▶ Challenges:
1. Set down the forum thread below word for word, from "Who can help" up to and including "to my head!".
2. In the forum thread below, what problem does Opexoc say the submitted program still has?

▶ Excerpted text:
Post by Opexoc » Thu Jul 29, 2004 11:05 pm

Who can help me with this problem ? J have sumbited my solution but my
program still use too much memory. I think about better solution but nothing come to my head!
Any answer will be appreciated!

Kire Sopov
New poster
Posts: 7
Joined: Wed Sep 15, 2004 2:01 am

Post by Kire Sopov » Wed Sep 15, 2004 2:05 am

Here's my code, if it can help...
[cpp]
/* @JUDGE_ID: xxxxxx 301 C++ "Backtracking" */
#include <stdio.h>

#define MAX_ORDERS 25
#define MAX_STATION 10



// Global templates
template <class _T>
inline void Swap(_T &x, _T &y)
{
_T z = x;
x = y;
y = z;
}



// Global class definitions and typedefs
struct TICKET_ORDER
{
inline TICKET_ORDER():m_nFrom(0), m_nTo(0), m_nTickets(0), m_nEarnings(0) {}

inline TICKET_ORDER(int nFrom, int nTo, int nTickets)
{
m_nFrom = nFrom;
m_nTo = nTo;
if (m_nFrom > m_nTo) Swap<int>(m_nFrom, m_nTo);
m_nTickets = nTickets;
m_nEarnings = nTickets * (m_nTo - m_nFrom);
}

inline void Set(int nFrom, int nTo, int nTickets)
{
m_nFrom = nFrom;
m_nTo = nTo;
if (m_nFrom > m_nTo) Swap<int>(m_nFrom, m_nTo);
m_nTickets = nTickets;
m_nEarnings = nTickets * (m_nTo - m_nFrom);
}

inline bool operator > (const TICKET_ORDER &rhs)
{
if (m_nFrom != rhs.m_nFrom)
return (m_nFrom > rhs.m_nFrom);
return (m_nTo > rhs.m_nTo);
}

int m_nFrom, m_nTo, m_nTickets;
int m_nEarnings;
};

typedef TICKET_ORDER *PTICKET_ORDER;

class ORDERS_STACK
{
public:
inline ORDERS_STACK():m_nTop(-1) {}

inline void Push(int i)
{
m_arr[++m_nTop] = i;
}

inline int Pop()

▶ Source data:
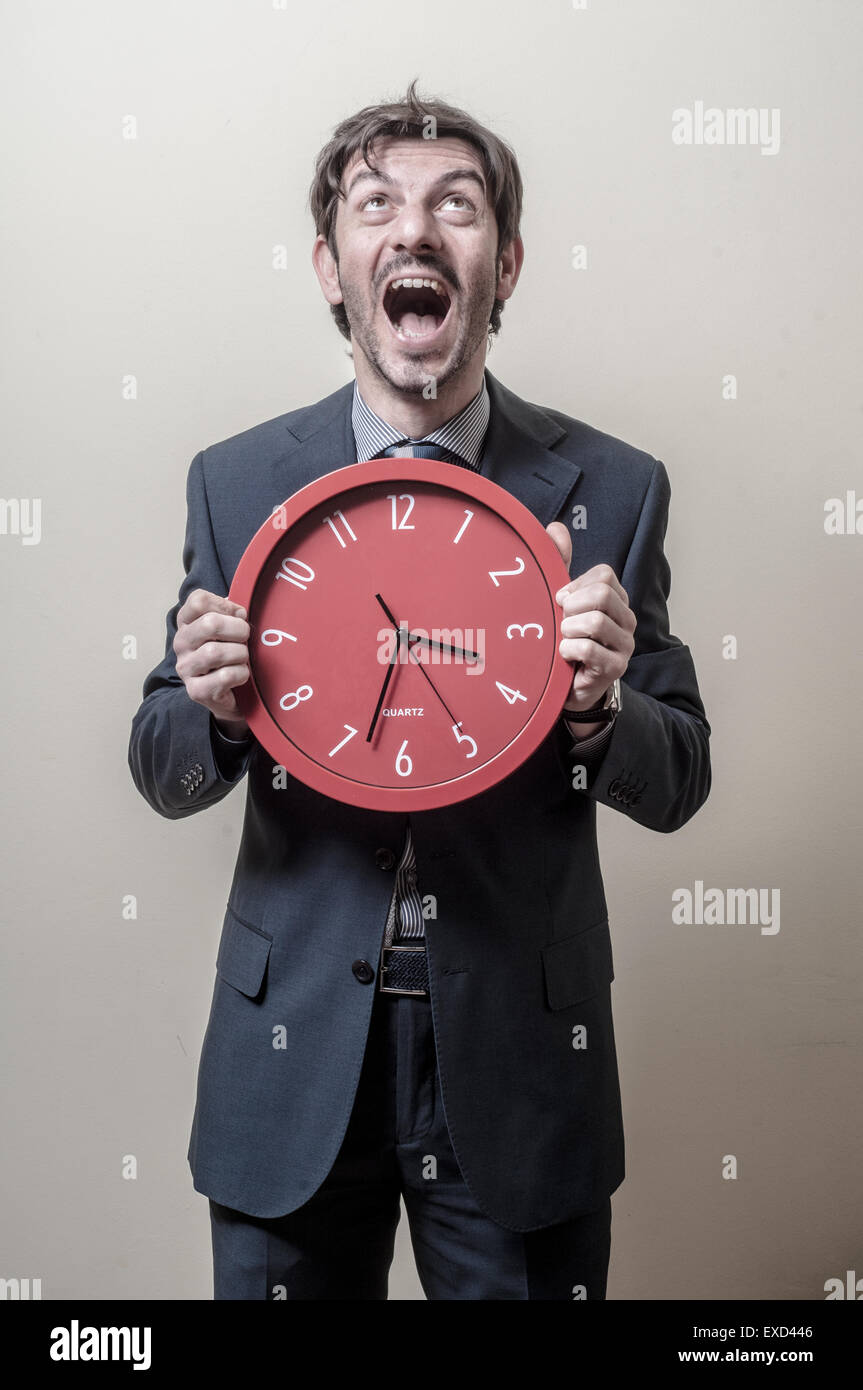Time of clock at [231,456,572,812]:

▶ Answers to each task:
1.
Who can help me with this problem ? J have sumbited my solution but my
program still use too much memory. I think about better solution but nothing come to my head!

2. It still uses too much memory.